#### [SHORT PROBLEM 1]
In the Flink CEP excerpt, condense the paragraph beginning "As illustrated in the figure above" into a bulleted list that keeps its main facts.
#### [SHORT PROBLEM 2]
According to the Flink CEP excerpt, which interface does the OperatorCoordinator use to fetch the latest serialized PatternProcessor from the database?
#### [SHORT PROBLEM 3]
Extend the Flink CEP excerpt, picking up right after its final line.

[begin DOCUMENT EXTRACT]

As illustrated in the figure above, the OperatorCoordinator uses the PatternProcessorDiscoverer interface to fetch the latest serialized PatternProcessor from the database, which it then sends to the associated DynamicCEPOps. The DynamicCEPOp parses and deserializes the received events, generating the final PatternProcessor for use and constructing the corresponding NFAs. Upstream events are processed in the NFAs before being sent downstream. This approach enables dynamic pattern updates, centralizes access to the rule database through the OperatorCoordinator, and ensures pattern consistency across downstream subtasks by leveraging Flink's inherent characteristics.
Built on the architecture introduced earlier, a Flink CEP job has an essential method: CEP.dynamicPatterns(). Alibaba Cloud's Realtime Compute for Apache Flink offers the CEP.dynamicPatterns() API, which is defined as follows:
public static <T, R> SingleOutputStreamOperator<R> dynamicPatterns(
DataStream<T> input,
PatternProcessorDiscovererFactory<T> patternProcessorDiscovererFactory,
TimeBehaviour timeBehaviour,
TypeInformation<R> outTypeInfo)

[end DOCUMENT EXTRACT]
[begin PROVIDED DATA]

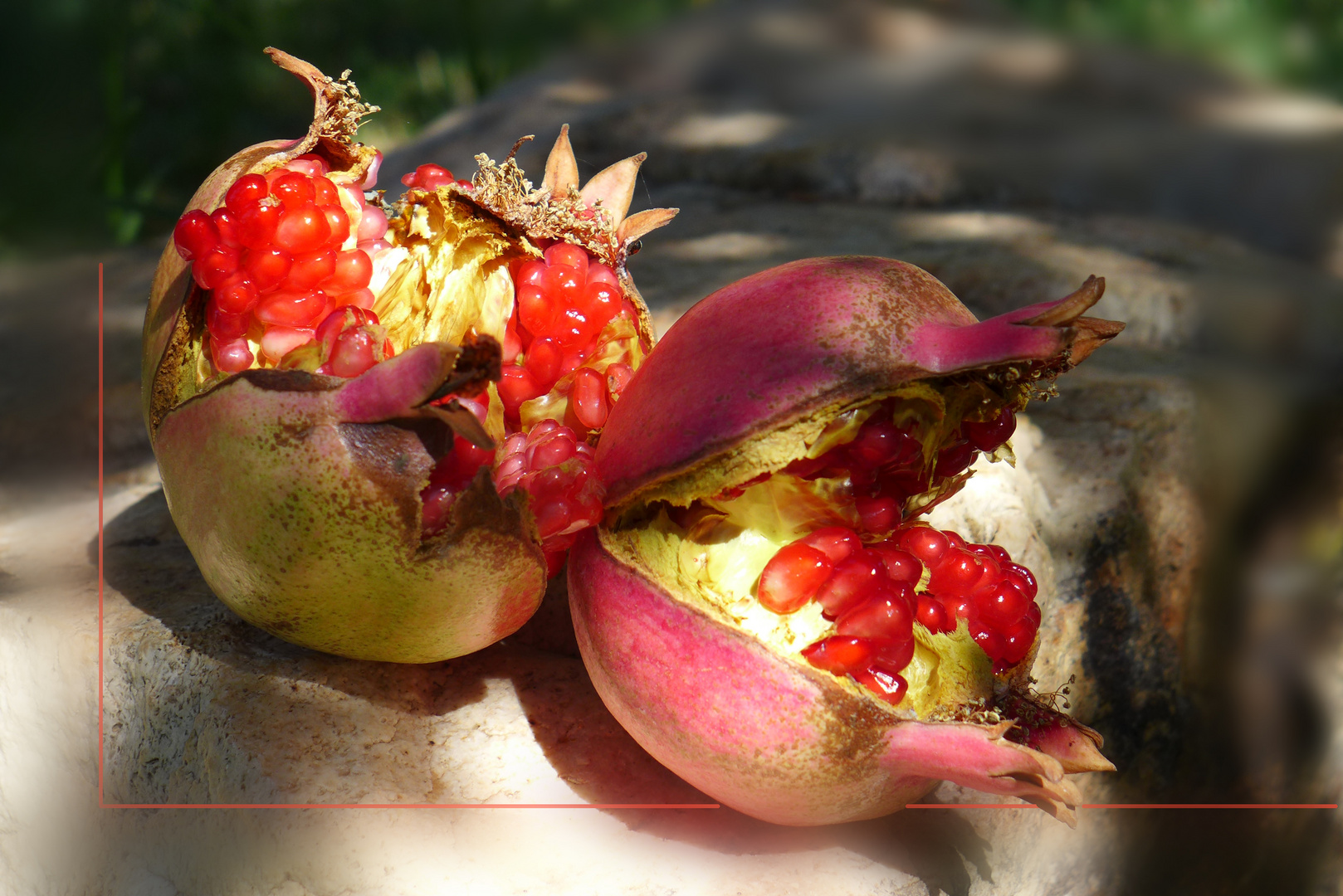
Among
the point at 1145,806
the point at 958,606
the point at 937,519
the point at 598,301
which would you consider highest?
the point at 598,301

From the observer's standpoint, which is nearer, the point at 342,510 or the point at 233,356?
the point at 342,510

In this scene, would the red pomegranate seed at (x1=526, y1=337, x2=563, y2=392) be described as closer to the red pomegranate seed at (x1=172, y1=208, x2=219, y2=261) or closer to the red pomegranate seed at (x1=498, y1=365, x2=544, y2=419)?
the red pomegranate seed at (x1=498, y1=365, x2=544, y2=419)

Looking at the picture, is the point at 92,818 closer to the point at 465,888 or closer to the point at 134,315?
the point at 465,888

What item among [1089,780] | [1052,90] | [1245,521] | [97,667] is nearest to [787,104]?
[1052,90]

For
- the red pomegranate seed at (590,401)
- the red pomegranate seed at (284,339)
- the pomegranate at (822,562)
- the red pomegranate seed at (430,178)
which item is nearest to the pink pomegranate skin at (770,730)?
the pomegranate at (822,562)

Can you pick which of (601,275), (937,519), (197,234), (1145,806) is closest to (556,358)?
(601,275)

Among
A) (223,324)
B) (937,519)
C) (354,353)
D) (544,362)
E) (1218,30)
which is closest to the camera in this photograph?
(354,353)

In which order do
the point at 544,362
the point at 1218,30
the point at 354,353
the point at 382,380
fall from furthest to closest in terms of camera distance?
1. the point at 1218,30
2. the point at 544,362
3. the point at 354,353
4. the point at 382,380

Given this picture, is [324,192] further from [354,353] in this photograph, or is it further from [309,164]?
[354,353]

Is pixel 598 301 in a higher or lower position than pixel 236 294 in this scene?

[end PROVIDED DATA]

#### [WRITTEN ANSWER 1]
- The OperatorCoordinator fetches the latest serialized PatternProcessor from the database through the PatternProcessorDiscoverer interface.
- It sends that PatternProcessor to the associated DynamicCEPOps.
- Each DynamicCEPOp parses and deserializes the received events, producing the final PatternProcessor and building the corresponding NFAs.
- Upstream events pass through the NFAs before being sent downstream.
- This design allows dynamic pattern updates and centralizes rule-database access in the OperatorCoordinator.
- It uses Flink's inherent characteristics to keep patterns consistent across downstream subtasks.

#### [WRITTEN ANSWER 2]
The PatternProcessorDiscoverer interface.

#### [WRITTEN ANSWER 3]
The following table describes the method's input parameters:
Parameter name | Description |
---|---|
DataStream input | The input event stream. |
PatternProcessorDiscovererFactory | The factory object which constructs the PatternProcessorDiscoverer to retrieve the latest pattern and generate a PatternProcessor interface. |
TimeBehaviour TimeBehaviour | The time attribute that defines how the Flink CEP job processes events. Valid values:TimeBehaviour.ProcessingTime: Events are processed based on the processing time.TimeBehaviour.EventTime: Events are processed based on the event time. |
TypeInformation OutTypeInfo | The type information of the output stream. |
The PatternProcessorDiscovererFactory interface is responsible for creating the PatternProcessorDiscoverer that fetches the latest PatternProcessor from the database. The PatternProcessor and PatternProcessorDiscoverer interfaces, along with their implementation classes and the DynamicCEPOperatorCoordinator, play crucial roles in dynamic Flink CEP. The following sections will explain these three components in detail.
public interface PatternProcessor<IN> extends Serializable, Versioned{
String getId();
default Long getTimestamp(){
return Long.MIN_VALUE;
}
Pattern<IN,?> getPattern(ClassLoader classLoader);
PatternProcessFunction<IN,?> getPatternProcessFunction();
}
The PatternProcessor interface is used to define a rule in dynamic Flink CEP. Its implementation class contains a specific pattern that describes how to match events and a PatternProcessFunction that specifies how to process matched events. Additionally, it includes identification properties, such as id and an optional version.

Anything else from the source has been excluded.